ミスターT「なるほど、魔力による身体強化か。でなければ、華奢なお前さんには振り回せない獲物
      だしな。」
イザリア「本当ですよ。貴方こそ、よくこんな重量武器を片手で振り回せますよ。」
ミスターT「フッ、お前さんよりも扱う年数は長いのでな。」
   彼女に迫る魔物を、携帯方天戟で蹴散らしていく。同時に空間倉庫よりマデュース改3挺を
   取り出し、人工腕部に搭載させた。最近は3挺を同時に展開できる荒業まで見せてくれる。
ウインド「それ・・・半阿修羅像な感じが・・・。」
ダークH「ついに人外レベルに到達と・・・。」
ミスターT「ふん、言ってろ、じゃじゃ馬娘達め。」
   2人の茶化しに舌打ちするも、迫り来るゾンビやスケルトンを蹴散らしていく。

    2人が言う通り、当初の人工腕部は右腕だけしか出せなかった。ところが、つい最近だが、
   四天王が3本の腕を繰り出せるようにしたタイプを考案した。

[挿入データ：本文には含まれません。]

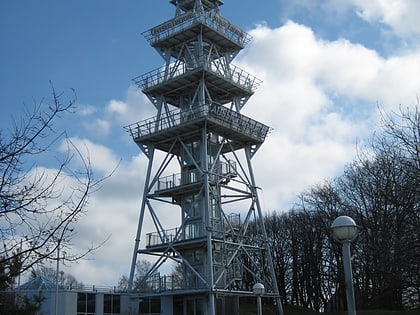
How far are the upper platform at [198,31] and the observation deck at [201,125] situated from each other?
5.69m

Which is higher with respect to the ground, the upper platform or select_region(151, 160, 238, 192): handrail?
the upper platform

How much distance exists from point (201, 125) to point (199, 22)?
7.97m

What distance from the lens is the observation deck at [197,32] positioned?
4788cm

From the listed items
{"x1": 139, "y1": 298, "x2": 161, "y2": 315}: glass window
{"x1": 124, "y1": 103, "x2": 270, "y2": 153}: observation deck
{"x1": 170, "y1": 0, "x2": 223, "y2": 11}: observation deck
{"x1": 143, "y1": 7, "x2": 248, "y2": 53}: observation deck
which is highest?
{"x1": 170, "y1": 0, "x2": 223, "y2": 11}: observation deck

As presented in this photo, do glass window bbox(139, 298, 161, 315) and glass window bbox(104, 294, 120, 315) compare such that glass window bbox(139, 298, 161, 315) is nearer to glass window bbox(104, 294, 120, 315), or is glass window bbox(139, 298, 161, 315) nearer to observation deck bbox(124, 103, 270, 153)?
glass window bbox(104, 294, 120, 315)

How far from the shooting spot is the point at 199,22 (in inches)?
1852

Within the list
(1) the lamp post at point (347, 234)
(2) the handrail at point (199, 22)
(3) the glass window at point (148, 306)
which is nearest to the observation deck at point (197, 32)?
(2) the handrail at point (199, 22)

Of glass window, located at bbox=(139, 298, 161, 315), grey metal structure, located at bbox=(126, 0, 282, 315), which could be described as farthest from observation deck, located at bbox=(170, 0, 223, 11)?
glass window, located at bbox=(139, 298, 161, 315)

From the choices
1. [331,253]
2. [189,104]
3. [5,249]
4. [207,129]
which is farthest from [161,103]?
[5,249]

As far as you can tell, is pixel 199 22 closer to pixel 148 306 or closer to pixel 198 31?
pixel 198 31

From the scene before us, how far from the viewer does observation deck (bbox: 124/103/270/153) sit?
44812 mm

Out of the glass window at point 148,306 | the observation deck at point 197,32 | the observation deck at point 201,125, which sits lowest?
the glass window at point 148,306

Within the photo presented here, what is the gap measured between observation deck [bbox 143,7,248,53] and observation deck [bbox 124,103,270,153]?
5642mm

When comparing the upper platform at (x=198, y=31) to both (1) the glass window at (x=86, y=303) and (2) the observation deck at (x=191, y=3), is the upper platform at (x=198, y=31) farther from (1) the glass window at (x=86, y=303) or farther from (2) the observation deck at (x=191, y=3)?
(1) the glass window at (x=86, y=303)
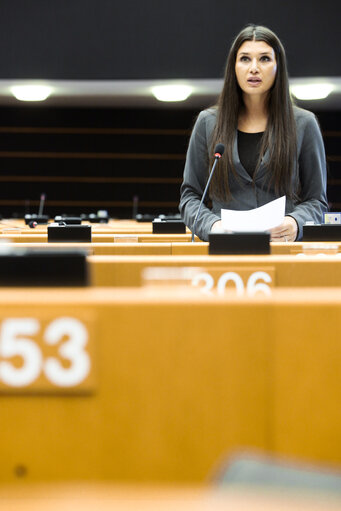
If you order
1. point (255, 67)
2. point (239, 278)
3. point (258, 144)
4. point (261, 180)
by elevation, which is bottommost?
point (239, 278)

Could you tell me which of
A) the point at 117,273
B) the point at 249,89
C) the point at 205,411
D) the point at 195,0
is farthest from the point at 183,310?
the point at 195,0

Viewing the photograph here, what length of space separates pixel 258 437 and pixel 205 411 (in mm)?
61

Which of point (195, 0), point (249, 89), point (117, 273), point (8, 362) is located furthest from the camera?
point (195, 0)

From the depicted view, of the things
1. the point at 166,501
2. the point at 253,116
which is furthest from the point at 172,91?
the point at 166,501

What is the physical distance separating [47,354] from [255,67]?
1.47m

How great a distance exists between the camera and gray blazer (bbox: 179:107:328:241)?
1.90 meters

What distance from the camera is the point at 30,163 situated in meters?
9.73

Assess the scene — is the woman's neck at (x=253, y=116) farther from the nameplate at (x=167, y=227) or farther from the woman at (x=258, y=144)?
the nameplate at (x=167, y=227)

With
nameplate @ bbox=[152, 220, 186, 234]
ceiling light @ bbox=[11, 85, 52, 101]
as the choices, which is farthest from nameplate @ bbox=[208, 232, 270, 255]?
ceiling light @ bbox=[11, 85, 52, 101]

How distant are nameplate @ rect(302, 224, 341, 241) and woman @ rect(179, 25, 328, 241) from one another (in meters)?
0.06

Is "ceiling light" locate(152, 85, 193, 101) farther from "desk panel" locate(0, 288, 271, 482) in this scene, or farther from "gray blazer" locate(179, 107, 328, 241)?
"desk panel" locate(0, 288, 271, 482)

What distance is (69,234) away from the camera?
1842mm

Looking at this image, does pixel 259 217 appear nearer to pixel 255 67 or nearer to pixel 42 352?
pixel 255 67

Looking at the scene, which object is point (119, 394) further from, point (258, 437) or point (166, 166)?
point (166, 166)
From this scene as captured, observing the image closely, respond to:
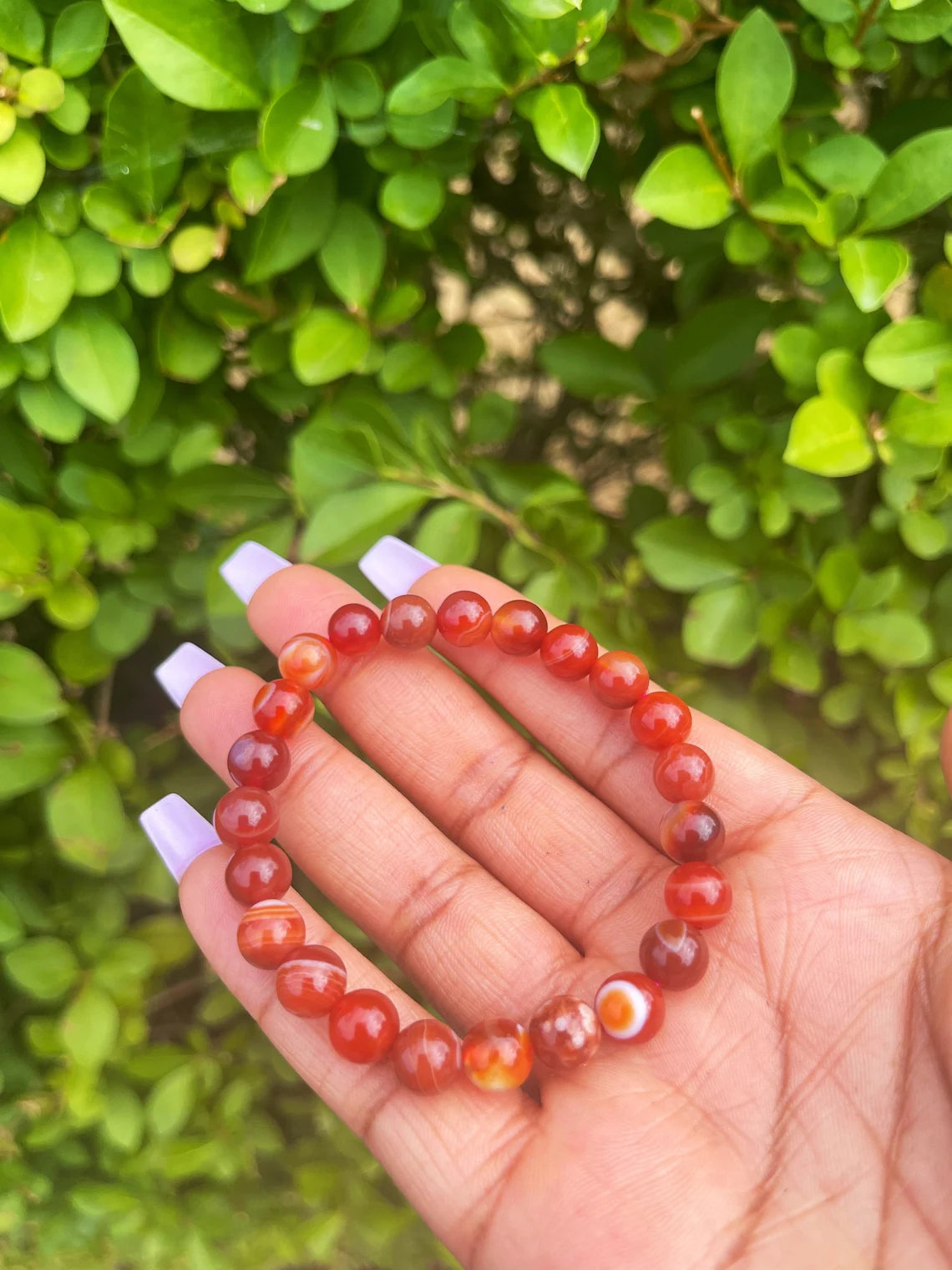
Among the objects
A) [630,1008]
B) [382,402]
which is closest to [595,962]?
[630,1008]

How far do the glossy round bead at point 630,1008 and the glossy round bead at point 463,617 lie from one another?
51 centimetres

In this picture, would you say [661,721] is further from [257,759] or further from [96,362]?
[96,362]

1段階目は右腕のみなのだが、
   2段階目ではそれが分裂して3本の腕を出せるようになった。

    左側が左腕、中央と右側が右腕、となる。4本にすれば、左右の腕を2対にできるのだが、
   トリプルマデュース改を考慮しての3本止まりにしたらしい。これはしっかりと理由がある。
   ちなみに、ヘシュナが持つ特殊仕様は、5対の腕が出るのだが・・・。

    これは、彼女の脳波の問題で、宇宙種族特有のもの故に繰り出せるらしい。俺などの人間
   の場合は、どうやら最大で3本が限界らしいとの事。先の3本止まりという理由は、ここに
   所以する。

    背中から出た3本の人工腕部が、それぞれマデュース改搭載の大盾を構える。生身の両腕は
   ハンズフリーなので、携帯方天戟を両手で扱う事ができるが、今の俺の様相は化け物としか
   言い様がないわ。

    後半へと続く。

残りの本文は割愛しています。